Judges 5:17 Parallel Verses [⇓ See commentary ⇓]

Judges 5:17, NIV: Gilead stayed beyond the Jordan. And Dan, why did he linger by the ships? Asher remained on the coast and stayed in his coves.

Judges 5:17, ESV: Gilead stayed beyond the Jordan; and Dan, why did he stay with the ships? Asher sat still at the coast of the sea, staying by his landings.

Judges 5:17, KJV: Gilead abode beyond Jordan: and why did Dan remain in ships? Asher continued on the sea shore, and abode in his breaches.

Judges 5:17, NASB: Gilead remained across the Jordan; And why did Dan stay on ships? Asher sat at the seashore, And remained by its landings.

Judges 5:17, NLT: Gilead remained east of the Jordan. And why did Dan stay home? Asher sat unmoved at the seashore, remaining in his harbors.

Judges 5:17, CSB: Gilead remained beyond the Jordan. Dan, why did you linger at the ships? Asher remained at the seashore and stayed in his harbors.

What does Judges 5:17 mean? [⇑ See verse text ⇑]

After a glorious defeat of Canaanite oppressors (Judges 4:14–16), the prophetess Deborah sings a song of praise to God (Judges 5:1). As part of the celebration, she praised tribes that participated in the battle (Judges 5:13–15), then moved to chastise those who failed to send any fighters, at all (Judges 5:16). The tribe of Reuben—predicted to be wavering as water (Genesis 49:3–4)—was scolded for sitting idly by like men among the sheep ignoring a call to action.

Now Deborah asks why the men of Gilead, a group including parts of the tribes of Gad and Manasseh, did not cross over the Jordan River from the east to come and help. Why did the people of Dan remain on the west coast with their ships and, presumably, their shipping business? Why did the people of Asher sit still by the Mediterranean coast near their landings?

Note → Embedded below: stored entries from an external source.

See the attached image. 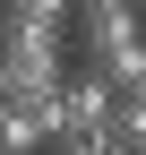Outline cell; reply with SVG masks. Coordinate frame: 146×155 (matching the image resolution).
Returning a JSON list of instances; mask_svg holds the SVG:
<instances>
[{
    "mask_svg": "<svg viewBox=\"0 0 146 155\" xmlns=\"http://www.w3.org/2000/svg\"><path fill=\"white\" fill-rule=\"evenodd\" d=\"M103 112H112V86L95 69H69L52 95V138H103Z\"/></svg>",
    "mask_w": 146,
    "mask_h": 155,
    "instance_id": "cell-1",
    "label": "cell"
},
{
    "mask_svg": "<svg viewBox=\"0 0 146 155\" xmlns=\"http://www.w3.org/2000/svg\"><path fill=\"white\" fill-rule=\"evenodd\" d=\"M0 155H43V121L26 104H0Z\"/></svg>",
    "mask_w": 146,
    "mask_h": 155,
    "instance_id": "cell-2",
    "label": "cell"
},
{
    "mask_svg": "<svg viewBox=\"0 0 146 155\" xmlns=\"http://www.w3.org/2000/svg\"><path fill=\"white\" fill-rule=\"evenodd\" d=\"M78 0H0V17H34V26H69Z\"/></svg>",
    "mask_w": 146,
    "mask_h": 155,
    "instance_id": "cell-3",
    "label": "cell"
},
{
    "mask_svg": "<svg viewBox=\"0 0 146 155\" xmlns=\"http://www.w3.org/2000/svg\"><path fill=\"white\" fill-rule=\"evenodd\" d=\"M43 155H120V147H112V138H52Z\"/></svg>",
    "mask_w": 146,
    "mask_h": 155,
    "instance_id": "cell-4",
    "label": "cell"
},
{
    "mask_svg": "<svg viewBox=\"0 0 146 155\" xmlns=\"http://www.w3.org/2000/svg\"><path fill=\"white\" fill-rule=\"evenodd\" d=\"M0 104H9V86H0Z\"/></svg>",
    "mask_w": 146,
    "mask_h": 155,
    "instance_id": "cell-5",
    "label": "cell"
}]
</instances>
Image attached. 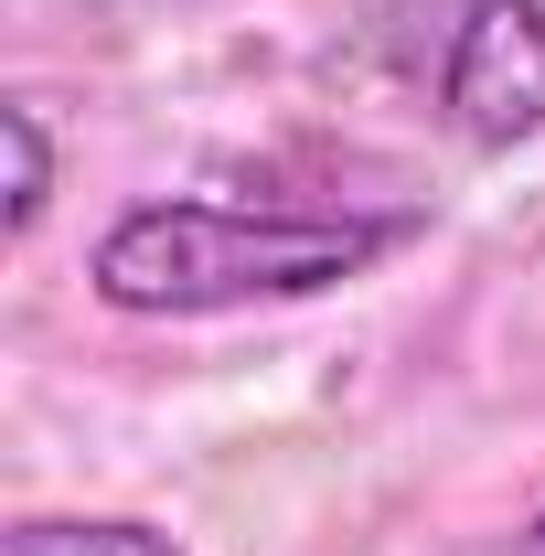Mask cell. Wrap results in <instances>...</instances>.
I'll list each match as a JSON object with an SVG mask.
<instances>
[{"label":"cell","instance_id":"4","mask_svg":"<svg viewBox=\"0 0 545 556\" xmlns=\"http://www.w3.org/2000/svg\"><path fill=\"white\" fill-rule=\"evenodd\" d=\"M0 139H11V214H0V236L33 247V225H43V204H54V129H43L33 97H11V108H0Z\"/></svg>","mask_w":545,"mask_h":556},{"label":"cell","instance_id":"1","mask_svg":"<svg viewBox=\"0 0 545 556\" xmlns=\"http://www.w3.org/2000/svg\"><path fill=\"white\" fill-rule=\"evenodd\" d=\"M428 214L417 204H257V193H161L129 204L86 289L129 321H214V311H257V300H321L375 278Z\"/></svg>","mask_w":545,"mask_h":556},{"label":"cell","instance_id":"5","mask_svg":"<svg viewBox=\"0 0 545 556\" xmlns=\"http://www.w3.org/2000/svg\"><path fill=\"white\" fill-rule=\"evenodd\" d=\"M460 556H545V503L524 514V525H503V535H481V546H460Z\"/></svg>","mask_w":545,"mask_h":556},{"label":"cell","instance_id":"3","mask_svg":"<svg viewBox=\"0 0 545 556\" xmlns=\"http://www.w3.org/2000/svg\"><path fill=\"white\" fill-rule=\"evenodd\" d=\"M0 556H182V546L139 514H22Z\"/></svg>","mask_w":545,"mask_h":556},{"label":"cell","instance_id":"2","mask_svg":"<svg viewBox=\"0 0 545 556\" xmlns=\"http://www.w3.org/2000/svg\"><path fill=\"white\" fill-rule=\"evenodd\" d=\"M439 118L471 150H524L545 129V0H471L439 54Z\"/></svg>","mask_w":545,"mask_h":556}]
</instances>
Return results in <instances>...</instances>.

To be clear, these tribes were far away from the battlefield. They were not nearly so close to the trouble as the other tribes. Yet Deborah's song offers no excuse. The people of the Lord were fighting at the Lord's command against the Lord's oppressors, but these tribes remained engaged in their businesses and other occupations. Hundreds of generations later, Deborah's song is still chastising them for their decision not to participate in God's promised victory.